# collar making



## foxywench (Feb 7, 2005)

i do alot of leather work when the spring and summer comes around and have no devised a pln to make some cute soft leather collars for chis (braided, jeweled and possibly even tooled) however i am havign the hardest time finding the hardware for the collars.
if anyone knows of anywhere i can get the buckles (either snap or otherwise) and the swivel hooks for leashes and carriers *i made a puppy booster seat for vixie but now need to find the swivel hooks so i can attatch her (in her harness) to the boosterseat.
with the swivels i could also make matching leashes.
im also looking for the narrower nylon braided peices so i can make nylon collars also

so in conclusion, if anyone knows where i can get any collar making supplies,
buckles, d-rings, clips, nylon and any interesting or fun trins youd think yous like to see in chi collars let me know where ot get them.
if i can get them in bulk...
EVEN BETTER!  

i made a cute little rhinstone one for vixie out of some supplies a frined left with me, but there was only enough to make one, and it turned out so well id like to make more!


----------



## sullysmum (Mar 6, 2004)

What about a haberdashery shop, i get my D rings and bits from there.


----------



## Gadget's Mom (Jan 14, 2005)

what about a leather store or craftstore. You might also want to try a sewing store they usally have lots of stuff like that there. 

good luck


----------



## LondonChihuahua (Jul 3, 2004)

oh i found a good website
its http://myebestbuy.com/
they sell all buckles and clips for leashes and also rhinestones, grommets (or whatever they are called) and other stuff to decorate the collars with.
you must post some pics of the finished products!!
i think they post world wide, i may be buying from there aswell, cause some things seem cheaper than in the uk!!! :wave: 
jemma


----------



## LondonChihuahua (Jul 3, 2004)

ps, what a lovely name of your baby
i may be a bit biast, my chihuahuas name is vixie aswell,
check her out on dogster
http://www.dogster.com/?25765
:wave:


----------



## foxywench (Feb 7, 2005)

thats kind of creepy, my names gemma too, and im origioanlly from the uk (i was born in bolton!)
same name, same puppies names lol...


----------



## foxywench (Feb 7, 2005)

i have found all the basic stuffs i need to make the collars, however im having issues now finding the exact type of trimmings i wanted.
i want to do some rhinestone collars, ive see how expensive these are and want to do an on a budget version, that even the most broke of chi people can afford, however to keep the cost down id need wholesale and the prejoined strips of the rinestones rather than single stones
im also looking into trims of all inds but theres sooo many, mabe you guys can help me out, what kind of trims (ribbons centers, little flowers, rhinestones, spikes ect) would you like to see for your chis.

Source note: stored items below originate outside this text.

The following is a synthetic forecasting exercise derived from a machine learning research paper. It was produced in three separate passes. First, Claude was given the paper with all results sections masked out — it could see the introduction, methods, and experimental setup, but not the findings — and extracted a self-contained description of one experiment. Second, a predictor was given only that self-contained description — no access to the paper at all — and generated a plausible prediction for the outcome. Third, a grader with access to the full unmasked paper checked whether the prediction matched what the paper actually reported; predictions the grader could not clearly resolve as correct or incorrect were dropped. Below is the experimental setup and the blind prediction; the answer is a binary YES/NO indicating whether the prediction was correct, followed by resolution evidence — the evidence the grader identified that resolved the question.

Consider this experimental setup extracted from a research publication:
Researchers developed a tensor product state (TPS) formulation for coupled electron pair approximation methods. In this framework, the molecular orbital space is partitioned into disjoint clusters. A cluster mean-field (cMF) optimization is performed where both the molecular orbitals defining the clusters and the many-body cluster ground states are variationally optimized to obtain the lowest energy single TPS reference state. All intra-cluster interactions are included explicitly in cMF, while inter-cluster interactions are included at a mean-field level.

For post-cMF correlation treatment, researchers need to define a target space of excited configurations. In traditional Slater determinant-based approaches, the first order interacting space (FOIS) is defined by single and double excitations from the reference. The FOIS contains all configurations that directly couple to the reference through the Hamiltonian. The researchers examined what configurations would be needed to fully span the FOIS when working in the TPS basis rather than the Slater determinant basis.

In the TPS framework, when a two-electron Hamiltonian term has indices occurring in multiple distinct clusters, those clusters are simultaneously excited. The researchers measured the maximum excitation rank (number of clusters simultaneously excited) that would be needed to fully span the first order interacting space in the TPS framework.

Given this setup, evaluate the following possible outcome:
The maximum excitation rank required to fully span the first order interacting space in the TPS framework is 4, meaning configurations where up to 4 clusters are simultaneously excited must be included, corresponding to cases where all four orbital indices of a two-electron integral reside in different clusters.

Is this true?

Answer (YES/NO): YES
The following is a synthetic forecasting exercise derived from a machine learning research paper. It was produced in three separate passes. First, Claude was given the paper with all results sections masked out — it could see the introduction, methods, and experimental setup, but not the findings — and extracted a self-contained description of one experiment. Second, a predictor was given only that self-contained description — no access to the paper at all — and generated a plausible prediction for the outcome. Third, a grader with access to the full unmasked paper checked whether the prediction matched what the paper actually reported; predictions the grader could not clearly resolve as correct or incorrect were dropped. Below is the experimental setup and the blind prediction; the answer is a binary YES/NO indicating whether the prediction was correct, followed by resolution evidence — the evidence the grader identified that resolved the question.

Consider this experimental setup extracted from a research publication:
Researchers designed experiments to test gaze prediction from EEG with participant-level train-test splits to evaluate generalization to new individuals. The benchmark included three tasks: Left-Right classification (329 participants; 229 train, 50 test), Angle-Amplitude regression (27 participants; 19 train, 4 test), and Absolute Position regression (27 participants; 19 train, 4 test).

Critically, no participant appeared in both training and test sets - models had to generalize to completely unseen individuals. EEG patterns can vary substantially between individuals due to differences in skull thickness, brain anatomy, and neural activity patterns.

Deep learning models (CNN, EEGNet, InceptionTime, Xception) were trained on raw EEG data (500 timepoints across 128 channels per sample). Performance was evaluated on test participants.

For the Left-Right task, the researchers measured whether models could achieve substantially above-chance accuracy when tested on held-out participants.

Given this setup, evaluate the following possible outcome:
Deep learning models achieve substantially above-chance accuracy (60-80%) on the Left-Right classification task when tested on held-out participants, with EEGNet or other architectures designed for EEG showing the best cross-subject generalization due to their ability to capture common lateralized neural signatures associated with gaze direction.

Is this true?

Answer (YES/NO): NO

my collars will be specifically aimed at small dogs, chis, yorkies, paps, ect, who have an expensive taste yet whos people are on a budget, yet still want quality.
ie $15 instead of the much seen $30 on the web.

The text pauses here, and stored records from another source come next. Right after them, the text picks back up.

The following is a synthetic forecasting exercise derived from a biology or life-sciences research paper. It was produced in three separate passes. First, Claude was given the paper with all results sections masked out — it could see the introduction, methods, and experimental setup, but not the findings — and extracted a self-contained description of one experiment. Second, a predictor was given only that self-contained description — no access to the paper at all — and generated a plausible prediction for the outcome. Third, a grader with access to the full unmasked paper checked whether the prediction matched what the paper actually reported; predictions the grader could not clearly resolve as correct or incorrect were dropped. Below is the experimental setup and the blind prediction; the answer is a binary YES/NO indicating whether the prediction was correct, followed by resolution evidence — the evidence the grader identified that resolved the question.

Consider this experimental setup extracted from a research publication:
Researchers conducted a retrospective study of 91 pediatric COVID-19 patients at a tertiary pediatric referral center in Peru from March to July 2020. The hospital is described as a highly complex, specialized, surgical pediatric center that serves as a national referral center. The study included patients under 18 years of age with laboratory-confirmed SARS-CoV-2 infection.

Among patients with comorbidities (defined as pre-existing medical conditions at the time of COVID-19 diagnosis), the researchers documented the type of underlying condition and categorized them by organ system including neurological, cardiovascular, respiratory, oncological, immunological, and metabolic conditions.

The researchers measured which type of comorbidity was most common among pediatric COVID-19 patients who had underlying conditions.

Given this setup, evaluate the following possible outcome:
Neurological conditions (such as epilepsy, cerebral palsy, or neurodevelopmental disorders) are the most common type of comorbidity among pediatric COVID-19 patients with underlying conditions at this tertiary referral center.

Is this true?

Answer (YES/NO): YES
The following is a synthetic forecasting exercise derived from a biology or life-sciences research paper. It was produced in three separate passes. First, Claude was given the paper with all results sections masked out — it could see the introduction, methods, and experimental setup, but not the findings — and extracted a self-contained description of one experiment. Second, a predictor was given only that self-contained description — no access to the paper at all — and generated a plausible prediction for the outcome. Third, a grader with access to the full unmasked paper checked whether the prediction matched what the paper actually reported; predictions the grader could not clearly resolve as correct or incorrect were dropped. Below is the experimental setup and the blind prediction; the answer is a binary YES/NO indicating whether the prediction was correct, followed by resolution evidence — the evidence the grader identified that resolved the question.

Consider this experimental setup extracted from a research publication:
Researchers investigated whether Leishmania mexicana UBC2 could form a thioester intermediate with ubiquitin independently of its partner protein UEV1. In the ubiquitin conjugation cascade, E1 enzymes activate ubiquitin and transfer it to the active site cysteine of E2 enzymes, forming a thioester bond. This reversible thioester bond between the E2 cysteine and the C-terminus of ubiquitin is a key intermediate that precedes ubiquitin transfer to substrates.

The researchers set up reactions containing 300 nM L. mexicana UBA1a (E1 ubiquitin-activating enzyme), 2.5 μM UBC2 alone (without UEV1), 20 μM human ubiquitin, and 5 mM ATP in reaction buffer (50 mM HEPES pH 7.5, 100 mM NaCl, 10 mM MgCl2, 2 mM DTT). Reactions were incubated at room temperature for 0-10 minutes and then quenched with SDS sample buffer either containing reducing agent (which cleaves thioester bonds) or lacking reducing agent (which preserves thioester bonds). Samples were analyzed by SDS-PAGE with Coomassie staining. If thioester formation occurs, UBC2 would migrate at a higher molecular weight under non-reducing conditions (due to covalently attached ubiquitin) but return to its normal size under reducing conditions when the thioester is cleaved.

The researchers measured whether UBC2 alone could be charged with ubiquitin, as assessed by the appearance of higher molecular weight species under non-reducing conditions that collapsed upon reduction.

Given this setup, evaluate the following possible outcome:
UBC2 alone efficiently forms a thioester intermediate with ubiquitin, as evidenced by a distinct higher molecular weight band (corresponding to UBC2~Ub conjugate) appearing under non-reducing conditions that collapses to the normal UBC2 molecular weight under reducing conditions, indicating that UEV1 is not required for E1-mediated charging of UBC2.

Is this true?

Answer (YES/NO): YES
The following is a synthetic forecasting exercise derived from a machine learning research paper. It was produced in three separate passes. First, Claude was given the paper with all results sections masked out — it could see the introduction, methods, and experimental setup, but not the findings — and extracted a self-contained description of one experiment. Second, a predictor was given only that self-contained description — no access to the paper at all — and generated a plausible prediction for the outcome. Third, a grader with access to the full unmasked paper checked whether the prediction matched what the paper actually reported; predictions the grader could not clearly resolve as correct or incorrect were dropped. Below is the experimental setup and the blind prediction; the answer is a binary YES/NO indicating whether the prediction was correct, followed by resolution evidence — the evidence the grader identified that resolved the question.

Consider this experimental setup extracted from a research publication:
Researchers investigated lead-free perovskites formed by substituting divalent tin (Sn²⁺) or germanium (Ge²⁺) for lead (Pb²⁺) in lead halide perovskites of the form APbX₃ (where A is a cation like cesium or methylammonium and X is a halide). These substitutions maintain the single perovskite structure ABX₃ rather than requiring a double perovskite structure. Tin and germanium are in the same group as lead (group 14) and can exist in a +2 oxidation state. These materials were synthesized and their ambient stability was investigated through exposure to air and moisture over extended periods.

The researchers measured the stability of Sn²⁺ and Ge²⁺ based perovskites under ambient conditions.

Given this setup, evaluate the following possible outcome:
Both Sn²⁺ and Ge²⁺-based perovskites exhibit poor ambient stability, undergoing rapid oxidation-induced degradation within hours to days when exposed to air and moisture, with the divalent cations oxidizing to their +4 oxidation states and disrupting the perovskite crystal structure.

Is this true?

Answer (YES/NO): YES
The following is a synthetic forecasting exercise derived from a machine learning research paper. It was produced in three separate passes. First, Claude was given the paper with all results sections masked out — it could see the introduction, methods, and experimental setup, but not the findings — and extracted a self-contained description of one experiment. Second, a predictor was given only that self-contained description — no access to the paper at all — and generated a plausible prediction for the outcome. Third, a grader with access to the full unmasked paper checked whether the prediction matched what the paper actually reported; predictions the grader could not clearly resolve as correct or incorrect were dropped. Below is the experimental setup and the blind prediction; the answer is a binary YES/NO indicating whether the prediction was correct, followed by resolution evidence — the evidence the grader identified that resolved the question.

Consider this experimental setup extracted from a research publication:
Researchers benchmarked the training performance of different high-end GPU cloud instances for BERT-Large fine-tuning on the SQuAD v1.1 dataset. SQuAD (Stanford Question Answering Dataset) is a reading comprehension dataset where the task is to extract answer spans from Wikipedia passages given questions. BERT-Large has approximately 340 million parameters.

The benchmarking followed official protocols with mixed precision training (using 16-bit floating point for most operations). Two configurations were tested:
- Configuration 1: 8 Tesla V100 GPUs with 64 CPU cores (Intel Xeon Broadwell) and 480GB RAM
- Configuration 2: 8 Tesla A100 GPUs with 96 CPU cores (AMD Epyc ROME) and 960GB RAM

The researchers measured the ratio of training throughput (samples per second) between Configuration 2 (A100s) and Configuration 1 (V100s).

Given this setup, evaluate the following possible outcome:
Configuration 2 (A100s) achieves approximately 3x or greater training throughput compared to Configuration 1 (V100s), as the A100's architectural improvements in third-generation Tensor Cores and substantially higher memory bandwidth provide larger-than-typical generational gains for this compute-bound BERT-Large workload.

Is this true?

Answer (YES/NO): NO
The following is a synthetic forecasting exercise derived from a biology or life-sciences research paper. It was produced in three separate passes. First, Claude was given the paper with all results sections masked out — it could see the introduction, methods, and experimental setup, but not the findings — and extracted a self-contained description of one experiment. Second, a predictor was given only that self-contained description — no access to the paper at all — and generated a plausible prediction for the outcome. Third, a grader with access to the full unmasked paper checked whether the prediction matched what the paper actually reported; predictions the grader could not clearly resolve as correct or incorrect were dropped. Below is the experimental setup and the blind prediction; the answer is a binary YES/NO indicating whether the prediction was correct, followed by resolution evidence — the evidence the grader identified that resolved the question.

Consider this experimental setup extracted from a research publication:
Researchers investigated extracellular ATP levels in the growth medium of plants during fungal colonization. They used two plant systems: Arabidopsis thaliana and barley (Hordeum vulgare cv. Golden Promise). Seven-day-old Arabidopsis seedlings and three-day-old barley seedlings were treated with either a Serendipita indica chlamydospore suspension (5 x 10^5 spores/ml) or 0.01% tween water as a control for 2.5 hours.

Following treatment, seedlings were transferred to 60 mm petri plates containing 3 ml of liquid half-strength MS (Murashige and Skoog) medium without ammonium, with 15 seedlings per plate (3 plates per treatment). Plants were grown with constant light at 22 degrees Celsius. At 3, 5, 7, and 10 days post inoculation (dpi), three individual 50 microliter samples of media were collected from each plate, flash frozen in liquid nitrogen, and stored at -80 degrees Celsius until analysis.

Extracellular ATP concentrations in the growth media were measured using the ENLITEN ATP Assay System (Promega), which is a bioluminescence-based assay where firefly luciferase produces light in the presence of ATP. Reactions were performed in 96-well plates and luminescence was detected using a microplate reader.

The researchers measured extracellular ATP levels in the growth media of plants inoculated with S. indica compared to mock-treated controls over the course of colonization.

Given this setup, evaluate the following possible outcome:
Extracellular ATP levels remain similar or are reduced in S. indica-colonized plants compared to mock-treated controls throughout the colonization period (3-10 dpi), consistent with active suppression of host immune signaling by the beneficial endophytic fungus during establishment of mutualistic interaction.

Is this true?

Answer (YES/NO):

i plan on putting bells on all the collar (i had issues finding a belled collar to fit vixie, even the kitty colars were too big...)
but this option could of course be left out if the buyer doesnt wish a bell.

send some ideas my way.
and if you know where ot find the rhinestome stripping online, id apreciate that too...


----------



## sullysmum (Mar 6, 2004)

Leather harness's with Rhinestones on , cheaper than the norm


----------



## LondonChihuahua (Jul 3, 2004)

ok i found a uk website that sell the rhinestones on a thread. its in the uk but they may ship, they also sell studs and other bits and bobs!!!
its
http://www.kleins.co.uk/

ok ideas for other bits
what about those lovely little ribbon roses and other cute things like that.
i just bought some feather trim for my dogs coats.!!!! i'll attempt to post a pic of their very stylish leather coats with feather trim!!!!!

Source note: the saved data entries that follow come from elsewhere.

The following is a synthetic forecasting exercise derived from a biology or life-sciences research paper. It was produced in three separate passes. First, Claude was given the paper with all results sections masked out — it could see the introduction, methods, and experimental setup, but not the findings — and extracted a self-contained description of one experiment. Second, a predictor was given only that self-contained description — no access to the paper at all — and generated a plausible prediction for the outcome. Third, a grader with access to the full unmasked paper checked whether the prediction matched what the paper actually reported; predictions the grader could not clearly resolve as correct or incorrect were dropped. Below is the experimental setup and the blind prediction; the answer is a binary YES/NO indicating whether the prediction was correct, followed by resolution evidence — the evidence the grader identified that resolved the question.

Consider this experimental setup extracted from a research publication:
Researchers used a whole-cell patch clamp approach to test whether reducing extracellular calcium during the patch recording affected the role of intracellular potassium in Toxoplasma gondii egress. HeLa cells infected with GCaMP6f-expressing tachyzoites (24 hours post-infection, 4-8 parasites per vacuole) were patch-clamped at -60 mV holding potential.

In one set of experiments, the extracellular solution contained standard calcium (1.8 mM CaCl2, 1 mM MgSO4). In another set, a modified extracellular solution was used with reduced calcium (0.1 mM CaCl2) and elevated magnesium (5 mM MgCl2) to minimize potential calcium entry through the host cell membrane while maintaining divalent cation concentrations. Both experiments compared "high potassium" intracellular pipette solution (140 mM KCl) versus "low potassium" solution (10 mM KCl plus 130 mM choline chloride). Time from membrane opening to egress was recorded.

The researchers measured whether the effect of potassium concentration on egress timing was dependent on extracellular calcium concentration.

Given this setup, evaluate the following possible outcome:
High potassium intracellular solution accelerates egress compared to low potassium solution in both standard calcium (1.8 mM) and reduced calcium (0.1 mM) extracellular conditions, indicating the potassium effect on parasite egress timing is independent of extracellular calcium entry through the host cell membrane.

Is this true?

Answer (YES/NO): NO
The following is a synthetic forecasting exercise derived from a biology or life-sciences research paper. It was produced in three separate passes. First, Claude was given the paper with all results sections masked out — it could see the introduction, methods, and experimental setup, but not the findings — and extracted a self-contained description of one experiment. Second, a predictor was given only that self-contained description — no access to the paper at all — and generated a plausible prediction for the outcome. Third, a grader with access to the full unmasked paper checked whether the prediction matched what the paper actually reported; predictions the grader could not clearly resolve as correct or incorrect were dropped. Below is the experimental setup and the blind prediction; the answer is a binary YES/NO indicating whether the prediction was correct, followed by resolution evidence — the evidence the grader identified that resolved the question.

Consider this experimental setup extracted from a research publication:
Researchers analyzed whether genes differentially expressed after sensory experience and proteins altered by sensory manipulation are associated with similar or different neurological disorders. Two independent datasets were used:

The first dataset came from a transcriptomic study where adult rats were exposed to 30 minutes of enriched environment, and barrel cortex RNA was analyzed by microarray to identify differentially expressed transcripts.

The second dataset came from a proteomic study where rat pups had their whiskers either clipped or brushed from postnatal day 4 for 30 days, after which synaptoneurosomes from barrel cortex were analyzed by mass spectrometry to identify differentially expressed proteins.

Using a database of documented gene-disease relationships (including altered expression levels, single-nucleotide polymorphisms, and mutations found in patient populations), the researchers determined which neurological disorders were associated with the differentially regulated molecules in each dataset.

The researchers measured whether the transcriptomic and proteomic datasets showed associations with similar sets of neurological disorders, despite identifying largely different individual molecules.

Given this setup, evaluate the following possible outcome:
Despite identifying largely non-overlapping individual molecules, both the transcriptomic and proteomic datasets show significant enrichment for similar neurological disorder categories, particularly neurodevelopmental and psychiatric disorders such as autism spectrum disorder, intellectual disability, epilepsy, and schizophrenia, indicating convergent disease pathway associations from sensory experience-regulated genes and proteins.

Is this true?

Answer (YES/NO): NO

ohh very strange about the names!!! great choice of name for your chi!!!! 
:wave: :lol:


----------



## LondonChihuahua (Jul 3, 2004)

oh i forget to say
sometimes if you look in online shops that supply bridal material, u can get cute little bits and bobs like the roses and patteren ribbon!!!

cant remember the website, i'll look them up!!!
love vixies dogster page!!!!real cutie!!


----------



## sullysmum (Mar 6, 2004)

Also in the UK the local market has a stall that sells needlework stuff, i just got some ribbon Roses, plain and some with pearl type beads in the centre, and pink boa, they have loads of things, could be worth checking out.Also our local boot sale ahs one similar.


----------



## LondonChihuahua (Jul 3, 2004)

wow i found a great us website!!! not sure if its expensive compared to other places!!!
its www.mjtrim.com
they sell loads!!! swarovski crystal stone and other beautiful things!!!
wish they were cheaper with the international orders though!!!! they have some lovely stuff!!!!
i gonna be surfing the uk sites now for websites like this for me!!!! i have the sewing bug.
i making my dogs loads!!! poor beni, he will look like a girl in some of the things!!!!

hi sullysmum!!!
:wave:


----------



## LondonChihuahua (Jul 3, 2004)

look sullymum, i found this good website for us in the uk
www.nevtex.co.uk
they do loads of rhinestones and fabrics and accessories!!
:wave:


----------



## sullysmum (Mar 6, 2004)

Hi,i love making girly things for the babies will have a look at these sites you put up. How are Bennie and Vixen doing at Helens?


----------



## sullysmum (Mar 6, 2004)

sorry duplicated


----------



## LondonChihuahua (Jul 3, 2004)

they are being spoilt rotten!!!!

few accidents when they arrived but are excellent now

although beni was a bit scared of her dogs and her sausage dog frankie was unimpressed by the new arrivals, he was barking for ages!!!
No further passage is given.